ГЛАВА 1
Новогодняя ночь выпала на воскресенье. И это было бы куда менее проблематично, если бы моя бабушка не считала слова «Собери семью на воскресный ужин» незыблемой заповедью, а дядя Рио не взялся бы разливать гостям вино.
Вина было много.
К тому времени, как мы начали убирать посуду со стола, стало ясно, что ни один взрослый в ближайшее время не сможет сесть за руль, чтобы отправиться домой. А учитывая то, что у моего отца было семеро братьев и сестер, каждый из которых успел жениться и обзавестись детьми, которые были на десяток, а то и больше лет старше меня, «взрослых» было много. В то время как я заносила на кухню гору тарелок, за моей спиной затевалось больше дюжины споров, заглушенных звуками неистового смеха.

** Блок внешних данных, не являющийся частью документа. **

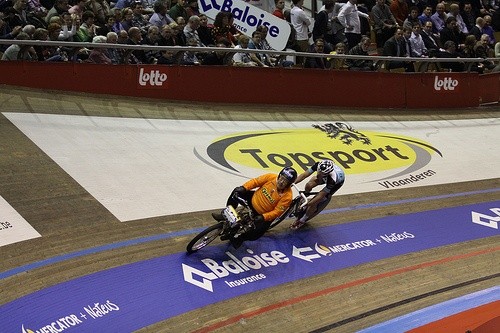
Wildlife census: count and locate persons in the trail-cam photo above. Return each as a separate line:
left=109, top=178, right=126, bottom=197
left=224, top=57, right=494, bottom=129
left=212, top=165, right=297, bottom=248
left=0, top=0, right=500, bottom=73
left=291, top=160, right=345, bottom=230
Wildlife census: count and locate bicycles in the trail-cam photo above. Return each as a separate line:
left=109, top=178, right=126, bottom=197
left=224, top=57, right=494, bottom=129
left=186, top=195, right=255, bottom=253
left=267, top=182, right=331, bottom=231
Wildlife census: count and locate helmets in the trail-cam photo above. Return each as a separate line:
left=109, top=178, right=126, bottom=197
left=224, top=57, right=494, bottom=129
left=278, top=167, right=297, bottom=187
left=317, top=161, right=333, bottom=175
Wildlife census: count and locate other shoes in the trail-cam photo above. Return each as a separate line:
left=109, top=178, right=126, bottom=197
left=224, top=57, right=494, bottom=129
left=212, top=214, right=225, bottom=222
left=291, top=220, right=302, bottom=230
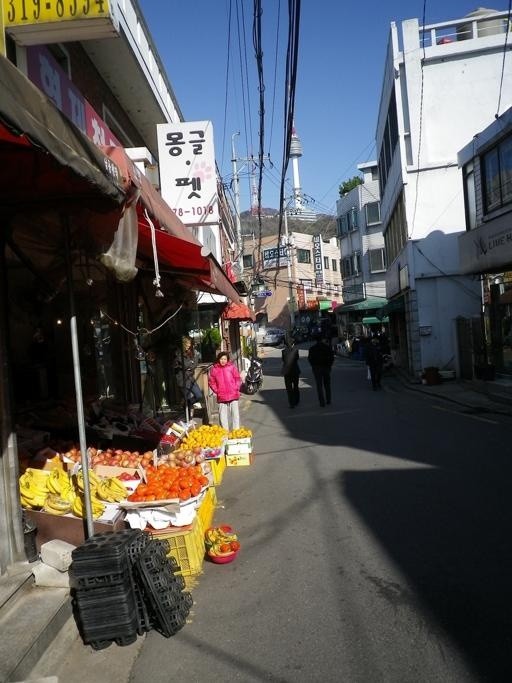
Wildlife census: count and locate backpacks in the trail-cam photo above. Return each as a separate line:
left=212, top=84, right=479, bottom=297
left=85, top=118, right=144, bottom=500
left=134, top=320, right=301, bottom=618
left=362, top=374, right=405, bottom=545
left=282, top=349, right=297, bottom=376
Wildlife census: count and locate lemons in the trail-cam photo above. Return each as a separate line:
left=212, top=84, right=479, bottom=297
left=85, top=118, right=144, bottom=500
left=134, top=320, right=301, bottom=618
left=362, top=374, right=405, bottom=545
left=180, top=424, right=251, bottom=450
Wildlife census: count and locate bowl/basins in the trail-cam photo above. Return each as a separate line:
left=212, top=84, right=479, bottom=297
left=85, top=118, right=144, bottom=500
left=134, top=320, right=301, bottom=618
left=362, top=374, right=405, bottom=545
left=206, top=550, right=236, bottom=564
left=205, top=533, right=239, bottom=549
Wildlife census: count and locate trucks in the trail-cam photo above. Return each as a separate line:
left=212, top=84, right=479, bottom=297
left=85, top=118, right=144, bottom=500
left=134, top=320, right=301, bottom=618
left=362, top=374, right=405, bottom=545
left=310, top=318, right=337, bottom=338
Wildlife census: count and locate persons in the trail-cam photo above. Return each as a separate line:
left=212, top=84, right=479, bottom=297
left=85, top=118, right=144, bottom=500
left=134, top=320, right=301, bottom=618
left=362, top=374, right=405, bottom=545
left=344, top=330, right=391, bottom=355
left=307, top=335, right=334, bottom=407
left=173, top=336, right=203, bottom=405
left=365, top=339, right=384, bottom=392
left=282, top=338, right=301, bottom=409
left=208, top=352, right=242, bottom=432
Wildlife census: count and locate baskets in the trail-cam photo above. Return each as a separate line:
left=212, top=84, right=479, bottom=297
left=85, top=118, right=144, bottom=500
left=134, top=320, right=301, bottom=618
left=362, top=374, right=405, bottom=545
left=148, top=452, right=226, bottom=578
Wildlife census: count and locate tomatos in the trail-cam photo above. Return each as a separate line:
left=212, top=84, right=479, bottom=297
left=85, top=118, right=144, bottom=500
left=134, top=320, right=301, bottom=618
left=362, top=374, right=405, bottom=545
left=128, top=464, right=209, bottom=501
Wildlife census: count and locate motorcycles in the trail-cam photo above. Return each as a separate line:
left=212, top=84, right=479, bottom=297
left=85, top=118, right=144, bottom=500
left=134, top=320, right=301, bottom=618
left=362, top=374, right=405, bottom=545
left=246, top=358, right=263, bottom=395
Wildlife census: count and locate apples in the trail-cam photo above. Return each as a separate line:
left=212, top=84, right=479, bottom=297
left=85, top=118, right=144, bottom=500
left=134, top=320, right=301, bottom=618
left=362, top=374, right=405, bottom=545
left=220, top=526, right=232, bottom=533
left=65, top=446, right=153, bottom=469
left=221, top=541, right=240, bottom=552
left=165, top=446, right=204, bottom=467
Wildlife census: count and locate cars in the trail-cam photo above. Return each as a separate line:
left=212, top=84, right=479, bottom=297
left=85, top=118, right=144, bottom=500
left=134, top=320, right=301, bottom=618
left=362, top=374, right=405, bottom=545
left=263, top=329, right=285, bottom=346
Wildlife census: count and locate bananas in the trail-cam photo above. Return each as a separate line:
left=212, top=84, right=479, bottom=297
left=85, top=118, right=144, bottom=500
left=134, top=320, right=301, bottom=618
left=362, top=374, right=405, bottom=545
left=19, top=466, right=128, bottom=522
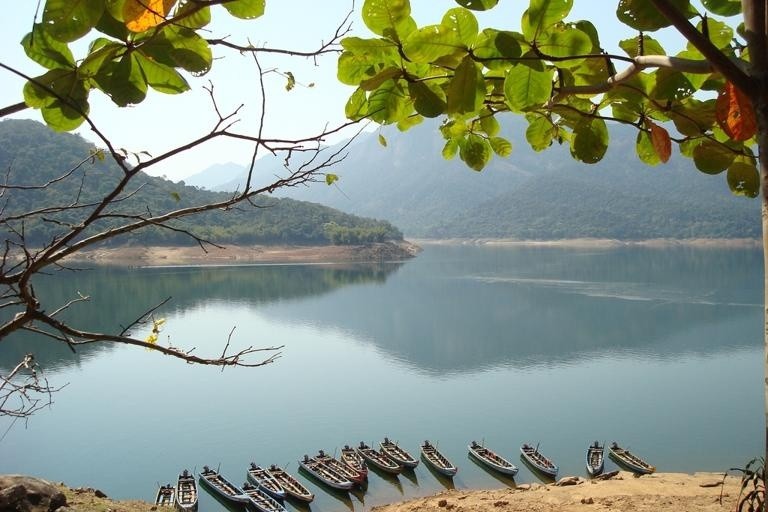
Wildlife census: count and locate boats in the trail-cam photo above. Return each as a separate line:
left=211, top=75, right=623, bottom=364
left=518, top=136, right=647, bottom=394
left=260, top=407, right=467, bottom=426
left=518, top=442, right=561, bottom=478
left=151, top=483, right=175, bottom=511
left=585, top=439, right=605, bottom=475
left=465, top=439, right=518, bottom=477
left=172, top=468, right=200, bottom=512
left=607, top=441, right=656, bottom=474
left=198, top=479, right=249, bottom=512
left=239, top=438, right=458, bottom=512
left=519, top=455, right=556, bottom=485
left=463, top=451, right=517, bottom=490
left=195, top=465, right=250, bottom=506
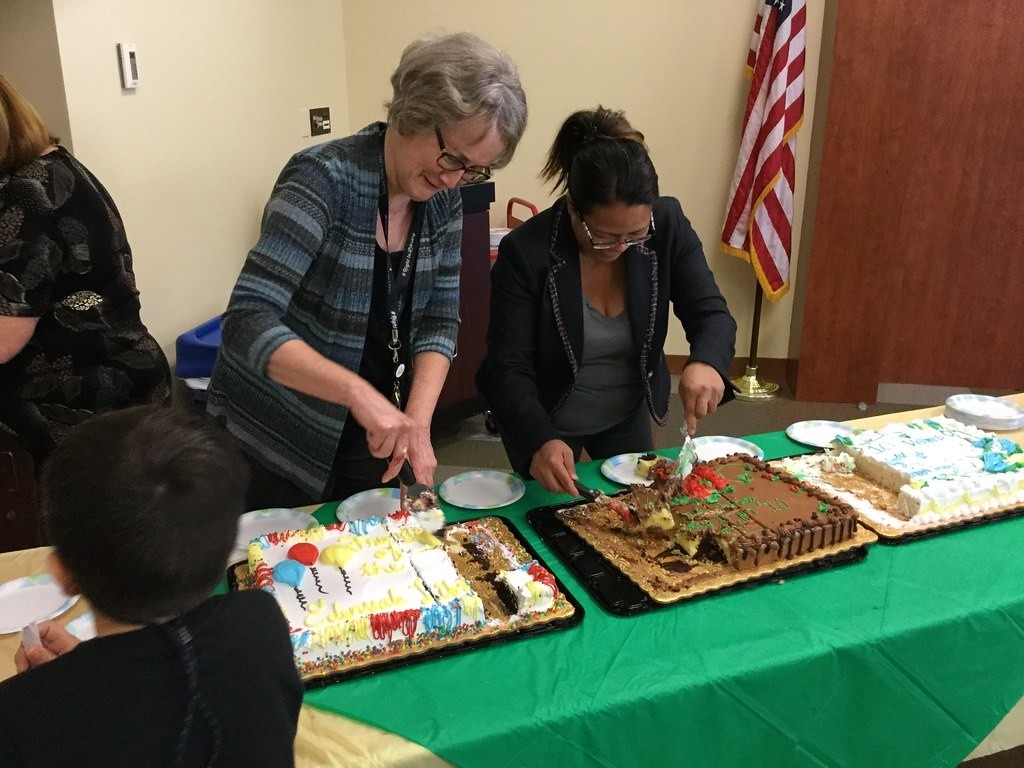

Со стороны происходящее походило на хаос. Но на взгляд профайлера, всё было просто. Просто понять. Просто найти смысл. Это была семья. Что-то вроде семьи, состоящей из самых разных личностей – таких здесь хватало: заправленные и не заправленные рубашки, тарелки разбивались, но обращались с ними осторожно.
– Кэсси, – стоило мне зайти на кухню, как мой двоюродный дедушка одарил меня незлобной, сонной улыбкой. – Ты ведь соскучилась по семье, да? Приехала навестить своего старого дядюшку Рио!
Все до единого люди в этом доме считали, что последние шесть месяцев я провела, будучи частью программы для одаренных детей, спонсируемой правительством. Что-то вроде школы-интерната. Кое-что из этого даже было правдой.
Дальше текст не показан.